爆笑問題カーボーイ」オープニングでは太田さんが見たNHK柄本明 最後の講義」の話。たっぷり時間を使って語るのだがこれが凄かった。柄本明の話を通して、太田さんの演劇論、漫才も含めた人の前で演じるとは?が熱く深く語られていく。「わからない」ということを「わかる」こと。太田さんは徹底して考え、わかりたいと思っている人で、自分は無知であるという前提に立っている。わかってないのに、わかったようなことは言いたくないのだという強い意志がある。ゆえに様々な批判を浴びることもあるし、僕も時に太田さん何言ってんの?と思うこともある。それでも太田さんを信用しているのは、彼が言葉を、知性を、考えるということを投げていないからだ。

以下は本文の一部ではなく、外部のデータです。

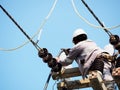 Electrician man working at height and dangerous Royalty Free Stock Photo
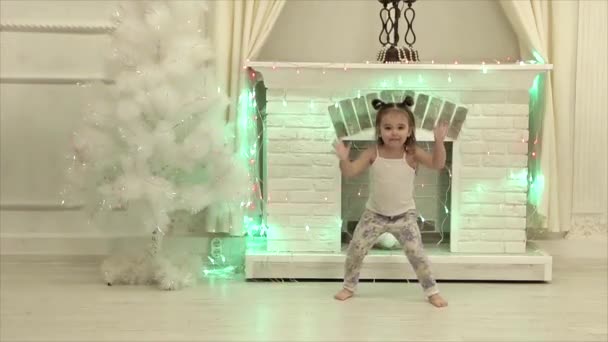 Маленька Дівчинка Двома Хвостами Танцює Смішно Фоні Каміна Ялинки — стокове відео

仕事終わりに映画を一本。沖田修一監督「さかなのこ」を観る。さかなクンのエッセイをベースに、さかなクンさかなクンになるまでの物語が描かれる。でさかなクン=ミー坊を演じるのが「のん」。もうこのミラクルなキャスティングだけで最高。映画は沖田監督らしいイリュージョンな演出と、とぼけたユーモアとオフビートな感覚が楽しい。でもポップでキュートというのとは違って、むしろ物語の奥には重く深いものが流れている。この前観た「こちらあみ子」と表裏一体というか、「普通」や「常識」と相いれない生き辛さを笑いに転じて描く無骨さがある。とはいえ大いに笑える映画でもある。ミー坊という異質な存在が巻き起こす愉快なコント的シーンの数々、役者陣の間と表情も素晴らしく声出して笑うシーンがいくつもあった。ミー坊の幼少期を演じる子役の子も素晴らしいのだが、学ランを着て青年期を演じるのんがとにかく見もの。「あまちゃん」以来の当たり役!夢中になってさかなの絵を描く活き活きとした表情、逆にさかな以外の部分での呆けたような表情。こいつ全く話聞いてねーなという絶妙な呆けぶりが最高。「普通ってなに?」と訊く時の屈託がないなんてものじゃない、迷いのないまっすぐさ。性別や年齢を超えた人間としての底知れない存在感。ミー坊とのんが一体化している。あとミー坊のペースに巻き込まれる心優しき不良の総長を演じる信頼と実績の磯村勇人、ミー坊の幼馴染で理解者でもあるヒヨを演じる柳楽優弥も素晴らしかった。柳楽優弥は「浅草キッド」で演じた「たけし」が抜けきってないような感じがあって、でもその「たけし感」がめちゃくちゃいい。

何かを好きになって、夢中になる。その何かがあるってことは本当に幸せなことだと思う。多くの人は社会や生活に押しつぶされてその何かを手放さざるを得なくなる。

好きを好きでいられる世界。それを子供たちに残すのが大人の役目だと思う。